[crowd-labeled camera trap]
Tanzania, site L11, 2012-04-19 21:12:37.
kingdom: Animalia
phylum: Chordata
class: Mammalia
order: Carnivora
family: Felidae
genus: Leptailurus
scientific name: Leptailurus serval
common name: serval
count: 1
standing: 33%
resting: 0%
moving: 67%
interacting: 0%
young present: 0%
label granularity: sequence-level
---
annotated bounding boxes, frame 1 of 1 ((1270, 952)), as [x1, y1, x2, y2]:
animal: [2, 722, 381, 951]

══════════════════════════════

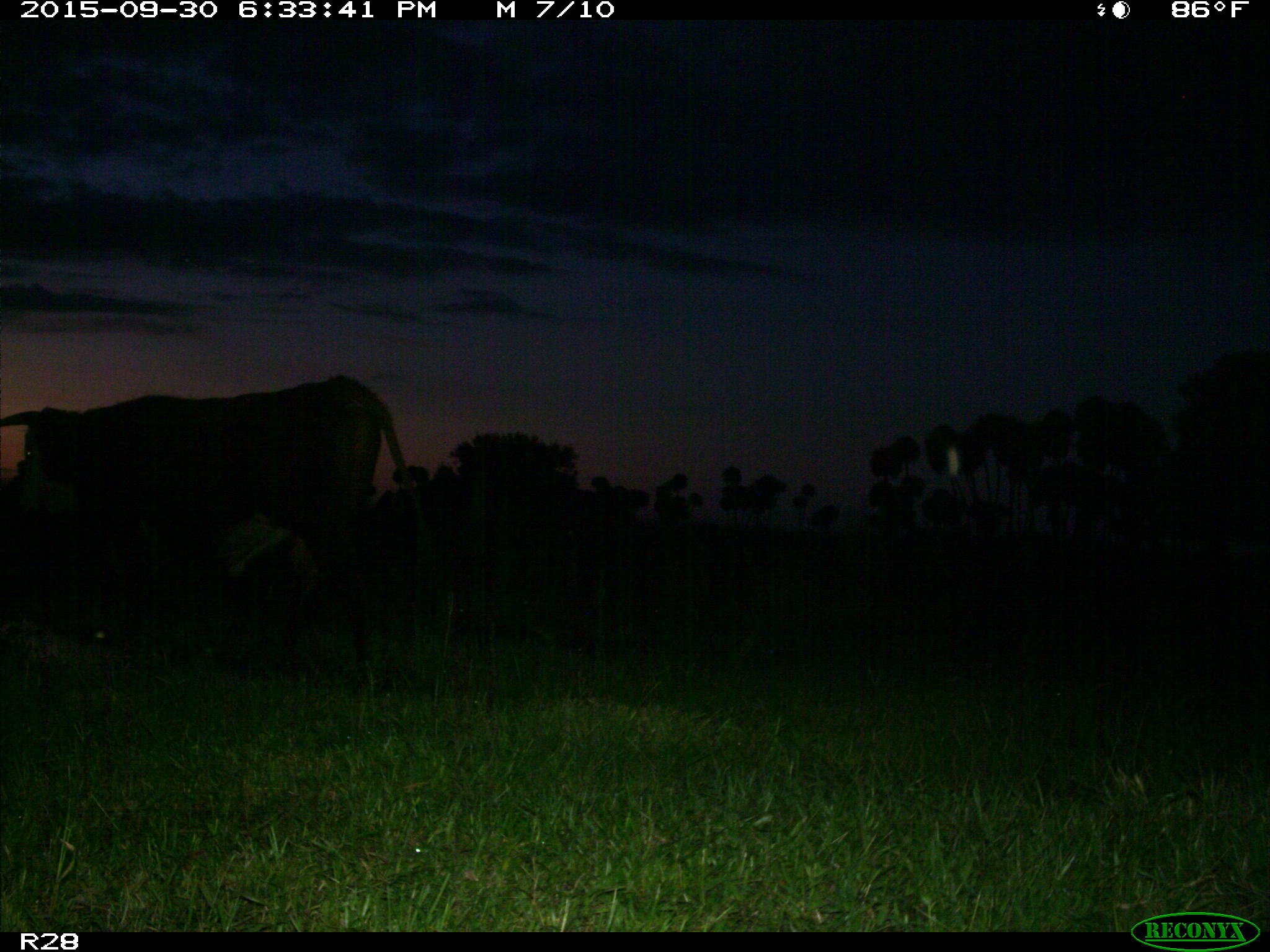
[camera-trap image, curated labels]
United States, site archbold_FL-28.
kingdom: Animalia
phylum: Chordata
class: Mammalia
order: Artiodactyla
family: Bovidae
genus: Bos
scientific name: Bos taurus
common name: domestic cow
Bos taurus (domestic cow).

══════════════════════════════

WORK TASK: Only the lines of the data holding the string "site" are wanted; copy each of them.

EXERCISE RESULT:
Tanzania, site L11, 2012-04-19 21:12:37.
United States, site archbold_FL-28.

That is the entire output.